US-based environmental educator and climber Gowri Varanashi agrees. She divides her time between New York and Bengaluru. Varanashi, 28, has been climbing in both countries for six years.
“The climbing gym culture is big in the US, while it is just starting in India. Though it is challenging for women to climb there as well, at least the indoor gyms are a great stepping stone for beginners,” she says.
Varanashi was used to being the only woman climber on weekend trips when she started off in India in 2014. There were a few other women when she was climbing, but they were usually competition climbers and would practise only on indoor plastic walls. Outdoors, women would often be left behind because men—even beginners—would have the confidence to try more difficult climbing routes. “Climbers are really friendly and motivating. But they are usually terrible mentors. They are not patient enough to teach beginners. If they have gone out, carried their gear, etc., they are more likely to just try harder problems, and for a beginner it can get intimidating,” she says.
The aim of mentoring and getting more women to try out climbing led her to organize India’s first women’s outdoor climbing event—CLAW, or Climb Like a Woman. The first getaway in Hampi, Karnataka, took place in December and was attended by 30 women—way more than the five-person organizing team had anticipated.
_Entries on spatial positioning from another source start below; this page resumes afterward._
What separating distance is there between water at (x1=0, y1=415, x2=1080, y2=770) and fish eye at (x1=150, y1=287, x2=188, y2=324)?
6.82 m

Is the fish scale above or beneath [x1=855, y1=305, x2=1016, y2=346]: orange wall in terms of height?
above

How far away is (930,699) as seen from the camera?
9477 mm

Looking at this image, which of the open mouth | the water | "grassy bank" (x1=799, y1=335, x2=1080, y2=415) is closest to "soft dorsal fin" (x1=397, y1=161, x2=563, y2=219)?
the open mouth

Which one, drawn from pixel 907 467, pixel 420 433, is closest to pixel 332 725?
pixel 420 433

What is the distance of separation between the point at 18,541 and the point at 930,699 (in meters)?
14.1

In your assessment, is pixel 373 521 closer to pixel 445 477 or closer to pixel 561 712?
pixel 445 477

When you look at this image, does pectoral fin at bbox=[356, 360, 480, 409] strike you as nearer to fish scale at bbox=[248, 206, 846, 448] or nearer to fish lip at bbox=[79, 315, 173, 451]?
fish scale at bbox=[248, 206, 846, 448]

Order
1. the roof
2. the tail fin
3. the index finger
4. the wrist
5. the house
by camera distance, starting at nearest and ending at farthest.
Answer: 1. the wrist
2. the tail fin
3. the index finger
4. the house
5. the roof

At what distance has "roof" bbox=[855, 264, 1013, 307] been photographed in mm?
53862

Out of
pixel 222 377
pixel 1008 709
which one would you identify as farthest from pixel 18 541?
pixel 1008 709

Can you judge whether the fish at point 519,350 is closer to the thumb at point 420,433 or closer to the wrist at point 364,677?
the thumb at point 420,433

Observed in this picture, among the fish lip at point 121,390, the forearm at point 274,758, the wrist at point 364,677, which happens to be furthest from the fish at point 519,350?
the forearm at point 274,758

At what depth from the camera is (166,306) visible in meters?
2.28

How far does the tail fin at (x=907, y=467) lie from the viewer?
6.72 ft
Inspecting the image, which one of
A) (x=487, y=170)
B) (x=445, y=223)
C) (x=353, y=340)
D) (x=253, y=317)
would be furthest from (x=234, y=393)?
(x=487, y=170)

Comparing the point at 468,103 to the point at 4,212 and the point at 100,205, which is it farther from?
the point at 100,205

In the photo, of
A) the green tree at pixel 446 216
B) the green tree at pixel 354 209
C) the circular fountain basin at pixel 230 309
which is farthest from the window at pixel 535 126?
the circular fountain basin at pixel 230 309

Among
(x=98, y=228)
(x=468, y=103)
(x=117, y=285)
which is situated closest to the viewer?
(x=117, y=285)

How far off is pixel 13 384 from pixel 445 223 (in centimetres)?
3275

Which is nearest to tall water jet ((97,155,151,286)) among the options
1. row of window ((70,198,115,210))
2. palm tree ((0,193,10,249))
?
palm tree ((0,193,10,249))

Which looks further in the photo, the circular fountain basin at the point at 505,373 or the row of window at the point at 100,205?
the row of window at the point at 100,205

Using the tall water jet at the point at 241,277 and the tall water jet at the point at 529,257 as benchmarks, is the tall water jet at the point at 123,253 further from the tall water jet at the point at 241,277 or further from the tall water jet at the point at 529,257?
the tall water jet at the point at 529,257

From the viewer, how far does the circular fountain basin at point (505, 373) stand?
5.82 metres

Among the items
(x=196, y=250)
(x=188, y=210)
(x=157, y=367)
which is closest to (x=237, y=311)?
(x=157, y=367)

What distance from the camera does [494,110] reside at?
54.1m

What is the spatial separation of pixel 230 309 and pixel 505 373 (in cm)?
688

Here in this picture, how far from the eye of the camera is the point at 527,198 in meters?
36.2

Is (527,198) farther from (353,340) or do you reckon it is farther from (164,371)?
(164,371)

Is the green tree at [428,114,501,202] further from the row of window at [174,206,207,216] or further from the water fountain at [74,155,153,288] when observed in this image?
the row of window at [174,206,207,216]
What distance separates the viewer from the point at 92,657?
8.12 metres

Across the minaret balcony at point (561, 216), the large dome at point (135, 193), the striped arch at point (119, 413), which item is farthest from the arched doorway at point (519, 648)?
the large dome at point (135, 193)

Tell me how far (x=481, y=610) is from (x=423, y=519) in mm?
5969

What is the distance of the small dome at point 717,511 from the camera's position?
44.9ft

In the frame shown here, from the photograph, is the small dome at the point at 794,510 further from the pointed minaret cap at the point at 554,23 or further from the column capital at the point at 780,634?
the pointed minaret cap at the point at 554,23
Of these, 19 had no experience and had come only because they followed either Dangi or Varanashi on Instagram.
“We had five days of climbing, coaching, mentoring, slacklines, etc. And every day we would have a session on what exactly makes them climb, what they liked about it, what they wished was different. And an overarching thought I received was that they had never tried climbing because they have always been told that it is un-ladylike to climb, crawl up rocks,” says Varanashi.
Women often do feel out of place when trying outdoor sports, explains Bengaluru-based recreational climber Suma Rao, 50. She started climbing as a college student in the 1980s. Often the only woman climbing, she remembers practising on makeshift climbing walls with plyboards in garages. In the next decade, more women started climbing, but they would be training, not doing it for fun.
When Rao had a daughter in 2004, her climbing came to a halt because she could not find partners or spotters whose timings would match with hers. She returned to it three years ago, when her daughter also enrolled for a climbing course.
“Climbing requires constant practice and focus to get better. There is no easy way. Just because I had a long break, I sometimes get jittery and can feel my legs shaking if I am attempting a problem, even if I have done it years before,” says Rao.
Rao and her daughter, now 15, both attended the first CLAW event in Hampi.
For the event, Varanashi had reached out to brands and climbing gyms, who pitched in by supplying material like landing mats, shoes and chalk bags.
“It is encouraging to see brands also wanting to be a part of it. The awareness for fitness among women has grown, and climbing is benefiting from it. There are also many more workshops and classes which introduce beginners to the community. But we need to work together to make it more popular and accessible to everyone,” says Varanashi.
The first steps have been taken. The community is growing. There’s always a climbing partner to count on. And well, there’s always walls and boulders to scale.